The liminal R
package is designed to help you understand and interrogate non-linear
dimension reduction results via the (grand) tour and linked graphics. It
offers two main functions that are useful for exploring high-dimensional
datasets, limn_tour()
and limn_tour_link()
.
Both of these functions create interactive visualisations that are
embedded in either the RStudio Viewer pane or on a web browser through
shiny (Chang et al. 2021).
A tour is a dynamic visualisation that is displayed as a smooth animation of low-dimensional projections. A high dimensional dataset is projected onto a sequence of lower dimensional targets (also called bases) enabling the tour to explore the subspace of all lower dimensional projections. The way that targets are generated is called the tour path, in liminal we default to using the grand tour, which generates random Gaussian targets, although any tour path available in the tourr package can be used (Wickham et al. 2011; Wickham and Cook 2021). For more details, see Lee et al. (2021) for a review of tour methods and Wickham et al. (2011) for their implementation in R.
Let’s take a look at an example, which has been adapted from the phateR package (Srinivasan 2021; Moon et al. 2019)..
The liminal package comes with a built in
data.frame
which is a high-dimensional tree structured
dataset called fake_trees
. It consists of 3000 observations
over 100 numeric variables. The tree can really be embedded in 2
dimensions and has 10 branches.
First, let’s generate principal components:
library(liminal)
data("fake_trees")
pcs <- prcomp(fake_trees[, -ncol(fake_trees)])
# var explained
head(cumsum(pcs$sdev / sum(pcs$sdev)))
#> [1] 0.05569726 0.09768259 0.13586130 0.17200716 0.20405094 0.23398570
And visualise the results as scatter plot by augmenting the original data:
library(ggplot2)
fake_trees <- dplyr::bind_cols(fake_trees, as.data.frame(pcs$x))
ggplot(fake_trees, aes(x = PC1, y = PC2, color = branches)) +
geom_point() +
scale_color_manual(values = limn_pal_tableau10())
We see some separation of the branches in first two principal components, however, we can’t see each of the branches clearly or their relation to each other.
We can tour the components that represent most of the variation in the data to get a sense of the underlying structure.
The following code generates a shiny application, that provides an interface to the tour:
# this loads a shiny app on the first fifteen PCs
limn_tour(fake_trees, cols = PC1:PC15, color = branches)
The interface consists of the tour view which is a dynamic scatterplot and an axis view which corresponds to magnitude and direction of the generated targets.
From the tour view, we can see that the blue branch is hidden (after highlighting it and letting the animation play) and forms the backbone of the tree.
Brushing on the tour view is activated with the shift key plus a mouse drag. It will highlight points that fall inside the brush and pause the current view.

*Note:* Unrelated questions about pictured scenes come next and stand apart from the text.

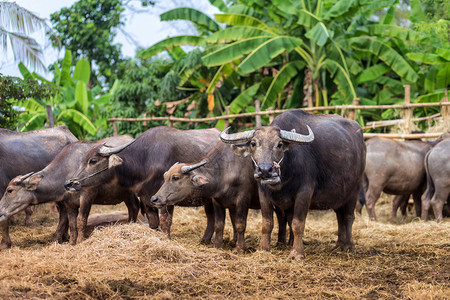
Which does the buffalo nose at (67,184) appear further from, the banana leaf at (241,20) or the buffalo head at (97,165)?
the banana leaf at (241,20)

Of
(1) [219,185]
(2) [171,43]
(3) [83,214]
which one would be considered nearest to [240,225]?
(1) [219,185]

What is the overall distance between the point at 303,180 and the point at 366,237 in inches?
104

There are several additional interactions available on this view: * There is a play button, that when pressed will start the tour. * There is also a text view of the half range which is the maximum squared Euclidean distance between points in the tour view. The half range is a scale factor for projections and can be thought of as a way of zooming in and out on points. It can be dynamically modified by scrolling (via a mouse-wheel). To reset double click the tour view. * The legend can be toggled to highlight groups of points with shift+mouse-click. Multiple groups can be selected in this way. To reset double click the legend title.

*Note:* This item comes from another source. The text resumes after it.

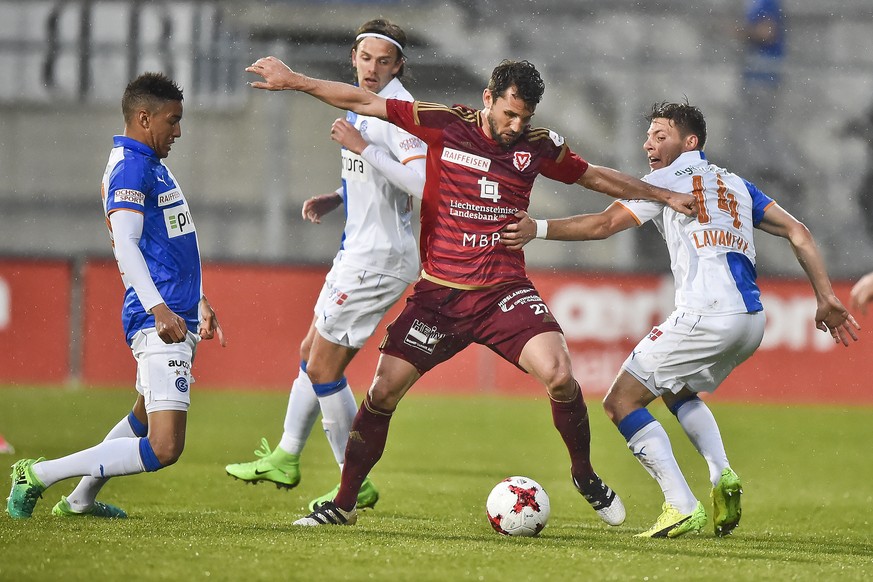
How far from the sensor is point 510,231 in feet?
19.2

We can also compare this to t-SNE embedding run with default settings:
set.seed(2099)
tsne <- Rtsne::Rtsne(dplyr::select(fake_trees, dplyr::starts_with("dim")))

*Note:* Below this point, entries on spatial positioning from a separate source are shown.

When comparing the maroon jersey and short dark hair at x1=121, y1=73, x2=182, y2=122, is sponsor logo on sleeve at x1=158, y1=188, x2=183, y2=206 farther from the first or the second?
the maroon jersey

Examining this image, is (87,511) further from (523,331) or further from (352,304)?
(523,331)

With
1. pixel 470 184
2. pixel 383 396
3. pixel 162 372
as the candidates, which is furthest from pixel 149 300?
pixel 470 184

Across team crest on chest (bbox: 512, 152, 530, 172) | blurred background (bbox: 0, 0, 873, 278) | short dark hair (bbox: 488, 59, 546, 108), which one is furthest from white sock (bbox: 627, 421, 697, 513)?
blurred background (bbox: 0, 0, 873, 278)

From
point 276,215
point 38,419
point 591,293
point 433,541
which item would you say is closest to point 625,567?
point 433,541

tsne_df <- data.frame(tsneX = tsne$Y[,1],
tsneY = tsne$Y[,2])
ggplot(tsne_df, aes(x = tsneX, y = tsneY, color = fake_trees$branches)) +
geom_point() +
scale_color_manual(values = limn_pal_tableau10())
The topology is a little messed up as the blue branch is now broken into two distinct pieces.
We can see where our embedding is different via a linked tour:
limn_tour_link(embed_data = tsne_df,
tour_data = fake_trees,
cols = PC1:PC10, # tour columns to select
color = branches # variable to highlight across both view, can come for either data frames
)
This function requires two tables that will be linked together in
separate views. The tour interface is the same as above, except now
brushing on the tour view will highlight points on the right hand side
scatter plot. The right hand side scatterplot view is an interactive
scatterplot.
Brushing on the right view is activated via click and drag
movements.
We can see from brushing on the right, where t-SNE has broken up the global structure in the data and distorted the distance between points. For either interface, you can assign the results to an R object, that will return a list consisting of the selected basis (target) and the brushing bounding boxes.